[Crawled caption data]
========

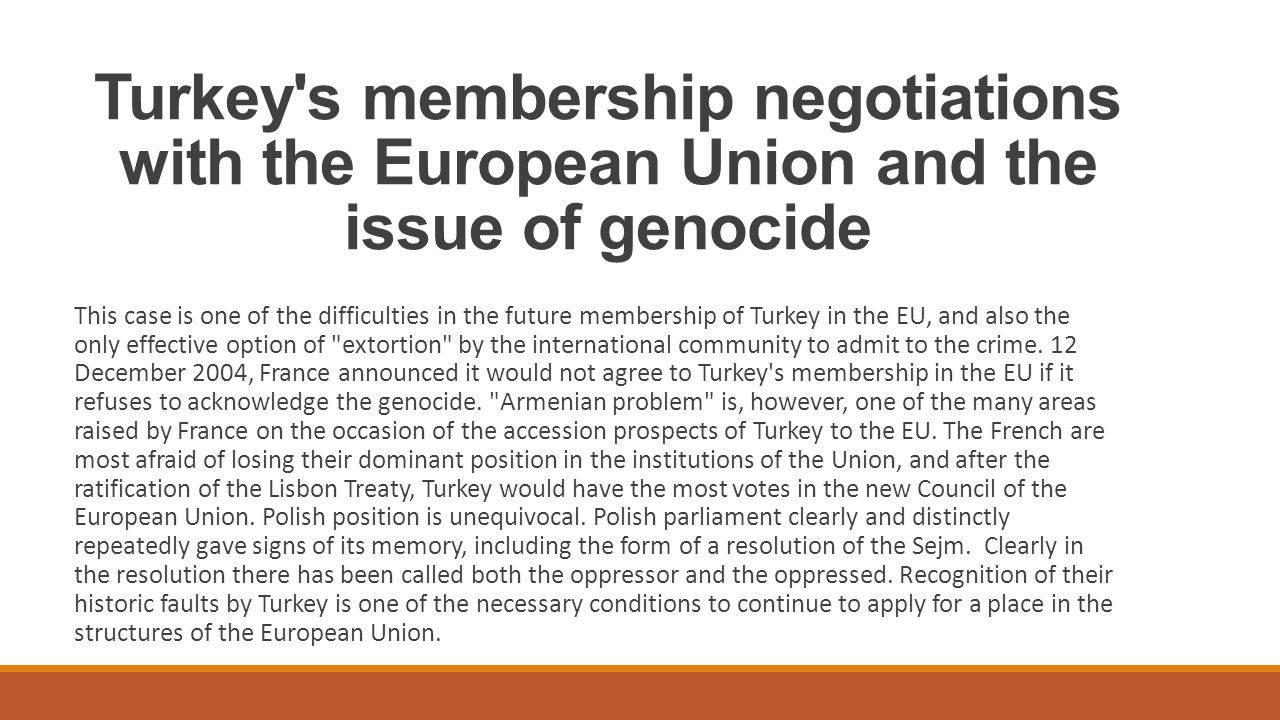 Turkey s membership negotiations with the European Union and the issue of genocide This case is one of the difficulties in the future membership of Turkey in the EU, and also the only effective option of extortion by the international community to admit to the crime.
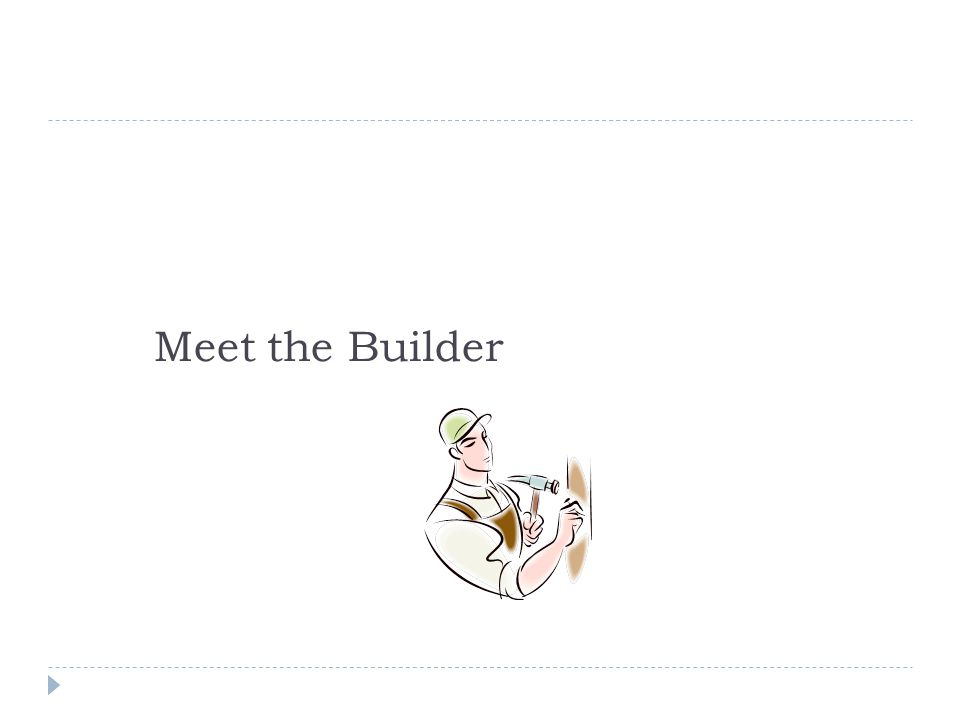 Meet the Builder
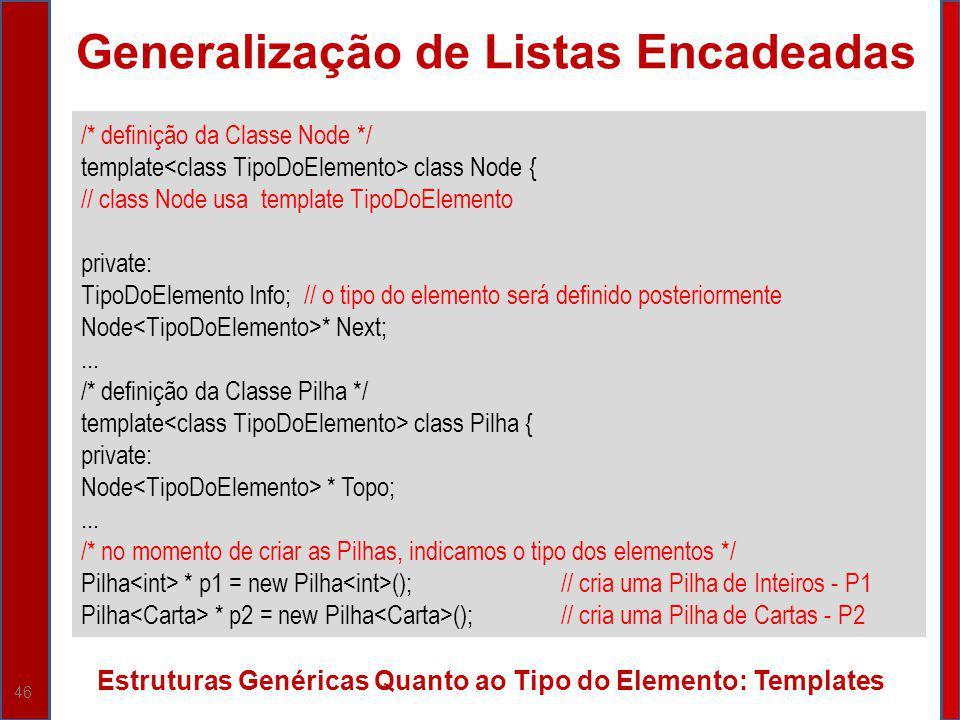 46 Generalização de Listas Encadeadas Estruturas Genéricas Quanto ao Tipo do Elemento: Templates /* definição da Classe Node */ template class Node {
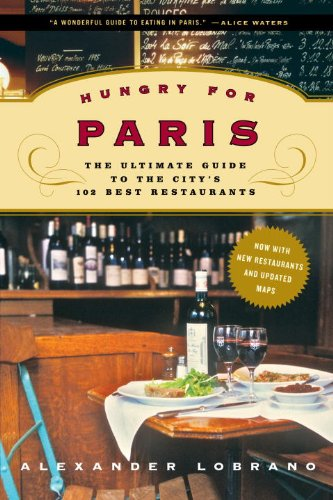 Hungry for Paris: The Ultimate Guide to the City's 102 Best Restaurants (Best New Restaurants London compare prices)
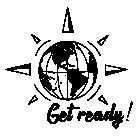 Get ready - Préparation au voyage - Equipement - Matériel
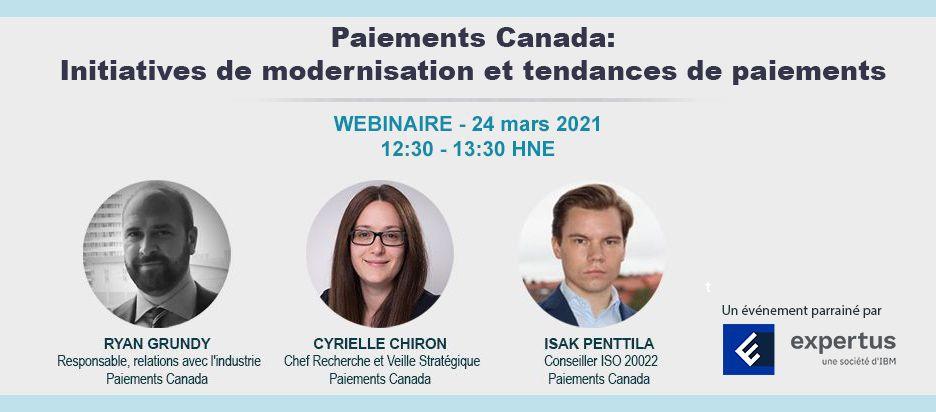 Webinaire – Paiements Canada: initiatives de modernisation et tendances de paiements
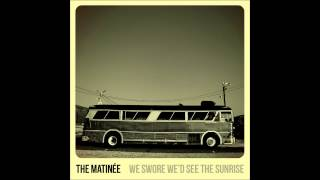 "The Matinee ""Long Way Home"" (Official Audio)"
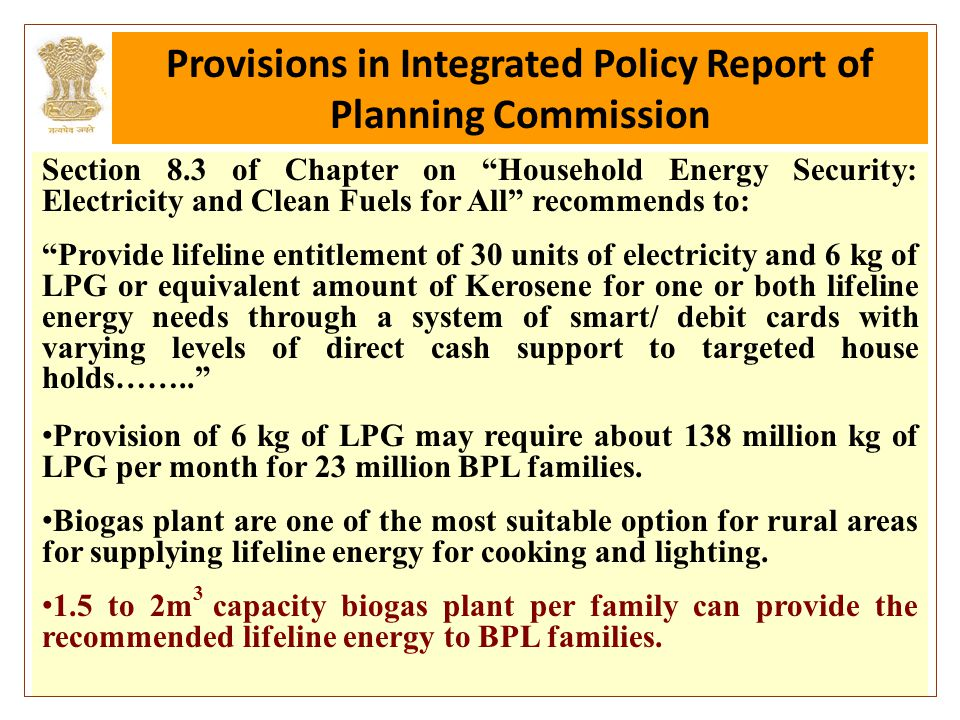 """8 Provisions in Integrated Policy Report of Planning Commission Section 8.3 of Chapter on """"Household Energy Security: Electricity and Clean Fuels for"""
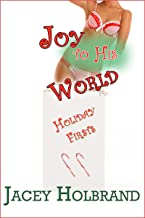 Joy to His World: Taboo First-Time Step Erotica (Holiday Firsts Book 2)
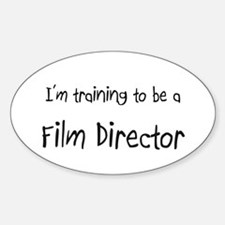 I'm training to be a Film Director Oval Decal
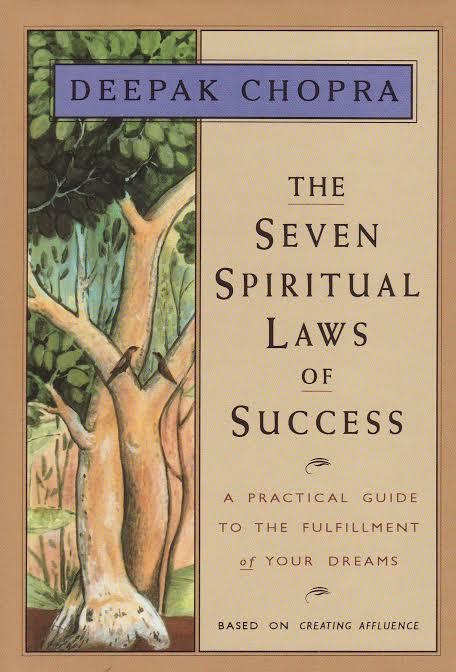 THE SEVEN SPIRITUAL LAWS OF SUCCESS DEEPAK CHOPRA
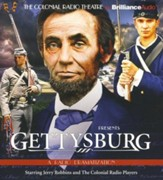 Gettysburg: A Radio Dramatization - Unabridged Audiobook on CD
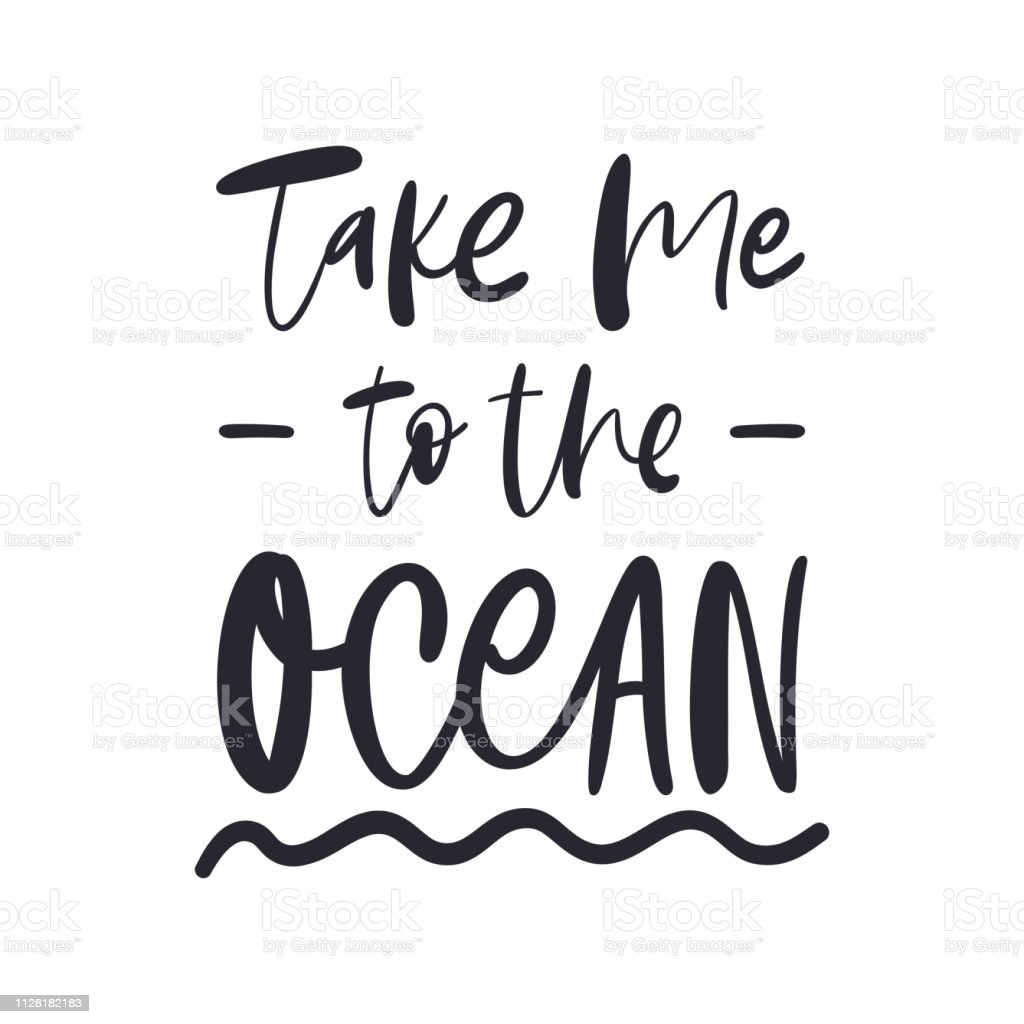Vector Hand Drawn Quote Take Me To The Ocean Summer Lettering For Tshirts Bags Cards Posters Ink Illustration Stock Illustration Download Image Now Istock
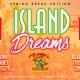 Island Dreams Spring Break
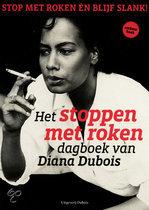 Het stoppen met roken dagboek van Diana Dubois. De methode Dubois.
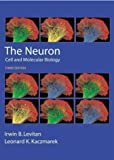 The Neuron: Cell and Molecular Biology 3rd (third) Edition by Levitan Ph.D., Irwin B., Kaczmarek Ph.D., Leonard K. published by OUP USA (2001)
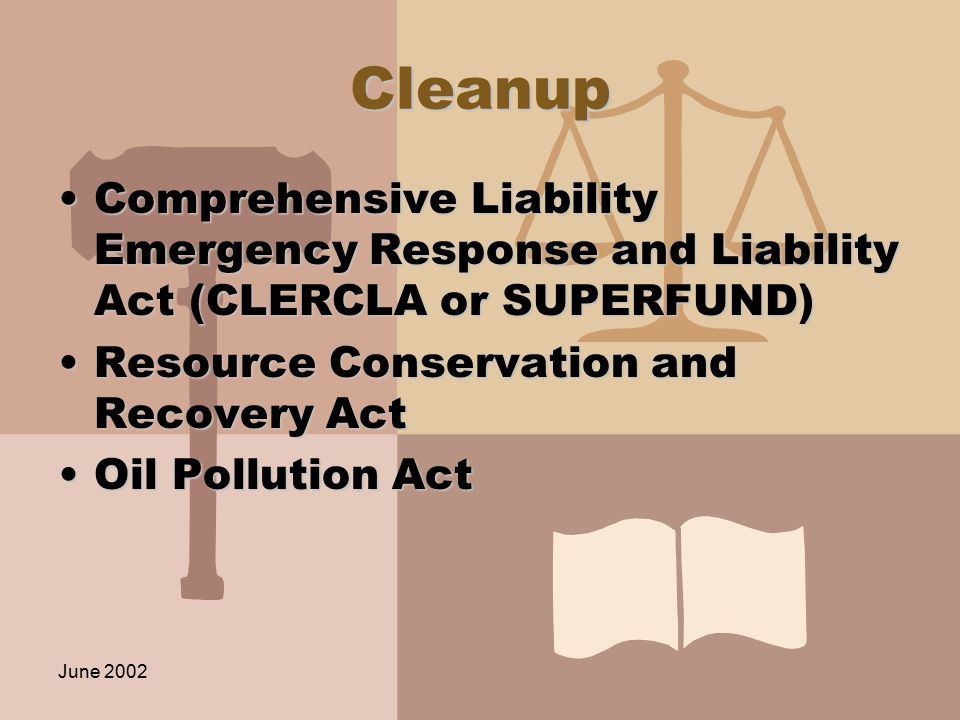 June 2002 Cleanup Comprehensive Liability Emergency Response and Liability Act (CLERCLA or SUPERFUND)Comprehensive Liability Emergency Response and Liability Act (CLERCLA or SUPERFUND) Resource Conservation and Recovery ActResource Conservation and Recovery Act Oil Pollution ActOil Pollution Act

========

- Exercise requirements -
In the data above, find the line with "46 Generalização de" and the line with "The Neuron: Cell". Please copy exactly those two lines and every line between them, but not the pictures.

- Solution for this exercise -
 46 Generalização de Listas Encadeadas Estruturas Genéricas Quanto ao Tipo do Elemento: Templates /* definição da Classe Node */ template class Node {
 Hungry for Paris: The Ultimate Guide to the City's 102 Best Restaurants (Best New Restaurants London compare prices)
 Get ready - Préparation au voyage - Equipement - Matériel
 Webinaire – Paiements Canada: initiatives de modernisation et tendances de paiements
 "The Matinee ""Long Way Home"" (Official Audio)"
 """8 Provisions in Integrated Policy Report of Planning Commission Section 8.3 of Chapter on """"Household Energy Security: Electricity and Clean Fuels for"""
 Joy to His World: Taboo First-Time Step Erotica (Holiday Firsts Book 2)
 I'm training to be a Film Director Oval Decal
 THE SEVEN SPIRITUAL LAWS OF SUCCESS DEEPAK CHOPRA
 Gettysburg: A Radio Dramatization - Unabridged Audiobook on CD
Vector Hand Drawn Quote Take Me To The Ocean Summer Lettering For Tshirts Bags Cards Posters Ink Illustration Stock Illustration Download Image Now Istock
 Island Dreams Spring Break
 Het stoppen met roken dagboek van Diana Dubois. De methode Dubois.
 The Neuron: Cell and Molecular Biology 3rd (third) Edition by Levitan Ph.D., Irwin B., Kaczmarek Ph.D., Leonard K. published by OUP USA (2001)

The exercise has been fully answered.